# Illustrator Help!



## Wildhare (Oct 12, 2005)

I can create items in Illustrator 11.0.0 and they are CENTERED and ready to go.  Yet once I transfer that item over to a PDF, BMP, TIFF or any other document to print it shifts OFF Center and places it in a totally different place on the page/document.

For Example this document was perfect viewing in Illustrator. 





 If I printed from Illustrator "fit to page" it comes perfectly centered.  If I chose: "do not scale" it's off center.
When I save or export to a different document it's off center/shifted.

When I did a PDF today it increased the size of the document 2" in each direction.  What can I do to solve this problem.  It's so frustrating!!!!!!!!


----------



## Wildhare (Oct 13, 2005)

No one has any answers or ideas at all?


----------



## Robn Kester (Oct 13, 2005)

THe off center stuff sounds like a print setup issue. What program are you printing from, and have you checked to see if it has a option to center the printed item on the page?

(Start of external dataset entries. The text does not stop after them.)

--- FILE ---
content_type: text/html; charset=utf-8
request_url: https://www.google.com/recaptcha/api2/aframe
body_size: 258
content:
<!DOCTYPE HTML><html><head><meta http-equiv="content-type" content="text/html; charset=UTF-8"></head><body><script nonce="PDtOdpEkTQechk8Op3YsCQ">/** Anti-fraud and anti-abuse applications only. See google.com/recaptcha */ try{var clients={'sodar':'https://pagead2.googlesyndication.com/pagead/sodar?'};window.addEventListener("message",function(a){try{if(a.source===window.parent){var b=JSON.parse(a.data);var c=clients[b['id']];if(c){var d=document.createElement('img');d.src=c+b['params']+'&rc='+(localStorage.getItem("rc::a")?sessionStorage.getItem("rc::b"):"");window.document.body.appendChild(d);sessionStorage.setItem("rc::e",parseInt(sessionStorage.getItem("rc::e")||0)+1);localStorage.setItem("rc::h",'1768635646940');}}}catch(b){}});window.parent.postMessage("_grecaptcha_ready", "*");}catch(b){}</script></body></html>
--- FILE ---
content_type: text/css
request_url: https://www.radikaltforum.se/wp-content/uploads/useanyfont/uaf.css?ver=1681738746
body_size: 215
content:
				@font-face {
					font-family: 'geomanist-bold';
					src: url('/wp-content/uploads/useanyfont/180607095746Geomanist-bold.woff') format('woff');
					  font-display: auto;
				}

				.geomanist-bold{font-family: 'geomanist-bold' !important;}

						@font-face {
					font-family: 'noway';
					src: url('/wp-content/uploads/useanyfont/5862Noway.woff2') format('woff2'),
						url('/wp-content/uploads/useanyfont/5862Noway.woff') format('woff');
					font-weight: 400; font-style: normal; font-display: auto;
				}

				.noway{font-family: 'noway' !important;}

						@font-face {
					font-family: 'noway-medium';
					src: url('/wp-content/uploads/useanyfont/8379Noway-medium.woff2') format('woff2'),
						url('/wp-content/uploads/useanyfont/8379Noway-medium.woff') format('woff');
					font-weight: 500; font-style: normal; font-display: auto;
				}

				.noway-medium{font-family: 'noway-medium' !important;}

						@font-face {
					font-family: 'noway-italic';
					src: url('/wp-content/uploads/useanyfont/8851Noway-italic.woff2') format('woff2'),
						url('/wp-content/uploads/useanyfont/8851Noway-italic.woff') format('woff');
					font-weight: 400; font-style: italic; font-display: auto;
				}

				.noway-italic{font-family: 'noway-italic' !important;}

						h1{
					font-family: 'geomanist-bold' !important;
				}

When you printed the PDF, its possible (if using Acrobat Reader) that you had the option to resize the page to fit turned on. I'm not in front of my mac right now to verify locations of settings.

Give a little more detail and we will help how we can.

r


----------



## Natobasso (Oct 13, 2005)

Go to the "hand tool" in your tools pallette and select the OTHER tool there called the Page Tool. Then grab the dotted lines on your page document (that's your printable area) and move them around. You'll see what will end up printing using that tool and you can manipulate it slightly.

However, you should be able to save as pdf and have illustrator save all the way to the outer boundaries of your artwork, just don't choose "Fit to Page". Sounds like  you're trying to do two things at once. Make your pdf whatever size your illustrator doc is, then worry about how you print it and how you size it (fit to page).


----------



## dzinehaus (Jan 13, 2006)

check your page setup settings and make sure that they are set to a correct size. a correct size meaning that if you are using 8.5"x11" paper, setup your page to be that size. then when back in the document check your page tiling and see if your document fits within the dotted lines of the page tiling.

if not, like Natobasso said, grab the other icon, that is found when clicking and holding the mouse button on the hand icon, and recenter your page. That icon resets your page tiling to wherever you put it on the page.

In simplest terms that is your printable area.

hope this helps


----------